_The input_

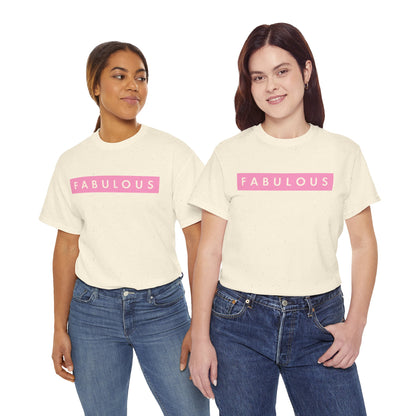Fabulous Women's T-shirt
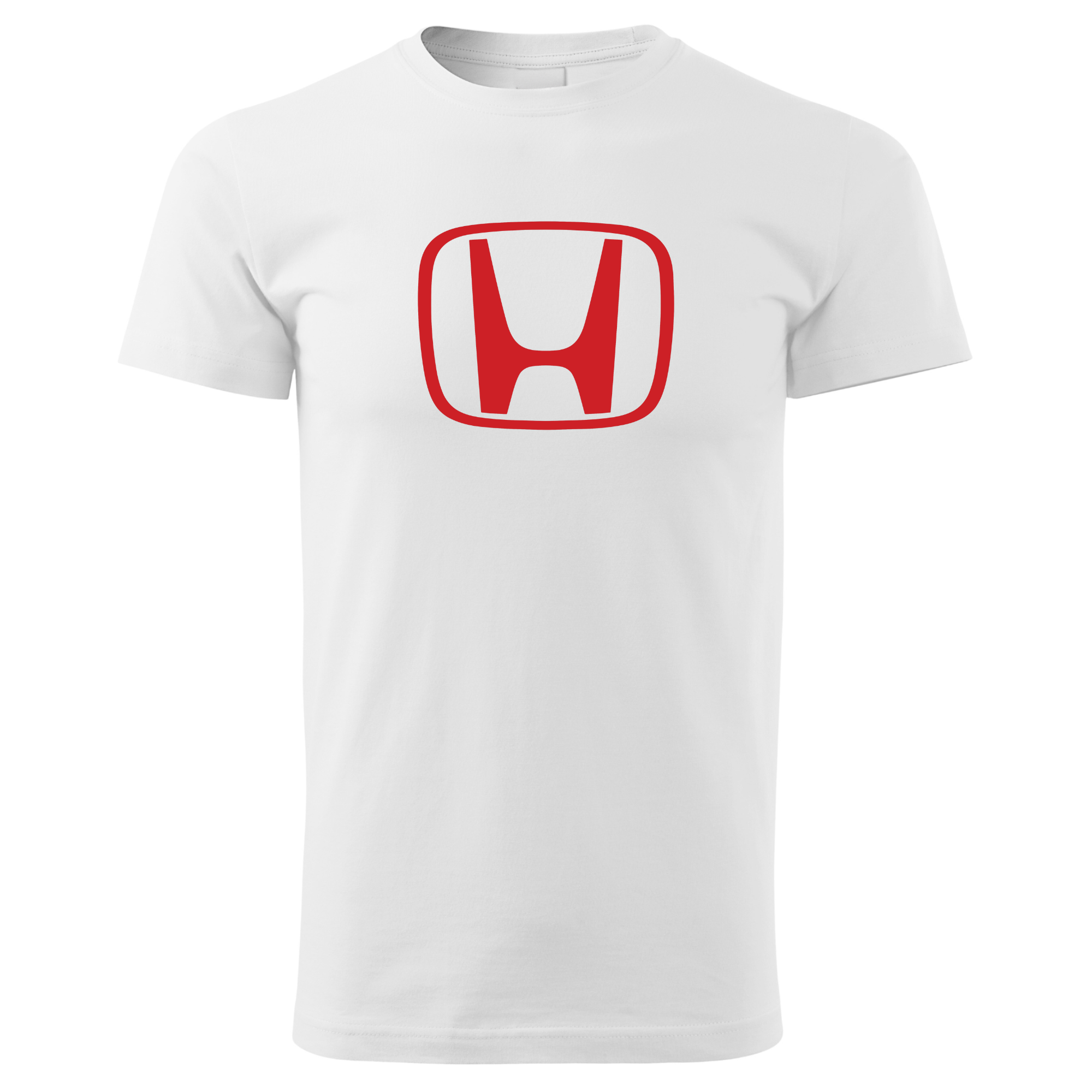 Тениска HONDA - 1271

...

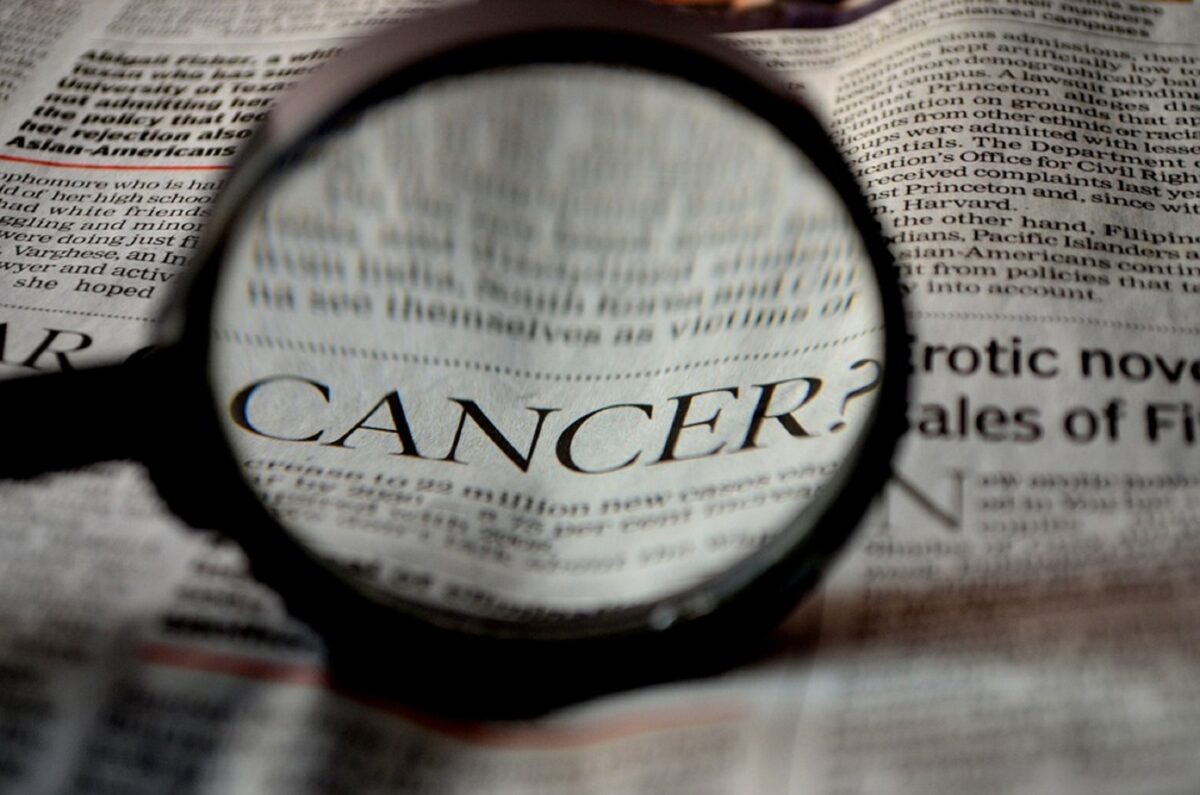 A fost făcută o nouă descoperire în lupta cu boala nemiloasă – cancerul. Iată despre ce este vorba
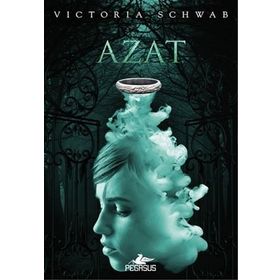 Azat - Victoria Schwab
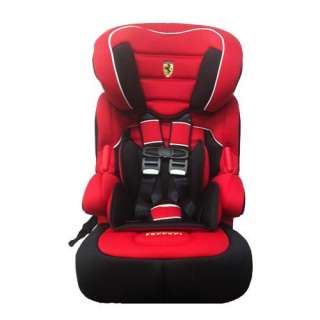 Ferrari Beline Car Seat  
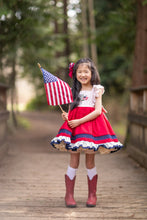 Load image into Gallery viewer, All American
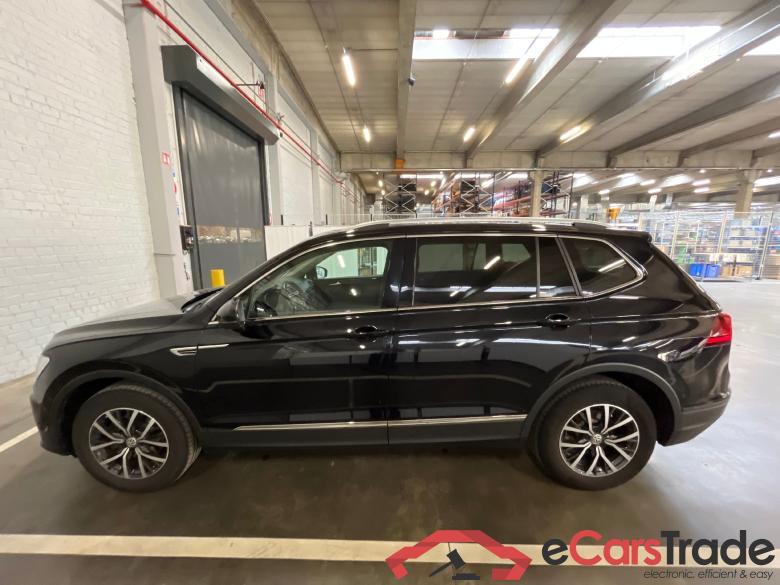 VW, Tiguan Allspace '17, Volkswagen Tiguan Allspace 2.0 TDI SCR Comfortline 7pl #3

_Exercise description_
Copy the lines starting at the one containing "A fost făcută" and ending at the one containing "VW, Tiguan Allspace", renaming "Ferrari" to "Porsche" and keeping everything else the same. Leave the pictures out.

_Answer box_
 A fost făcută o nouă descoperire în lupta cu boala nemiloasă – cancerul. Iată despre ce este vorba
 Azat - Victoria Schwab
 Porsche Beline Car Seat  
 Load image into Gallery viewer, All American
 VW, Tiguan Allspace '17, Volkswagen Tiguan Allspace 2.0 TDI SCR Comfortline 7pl #3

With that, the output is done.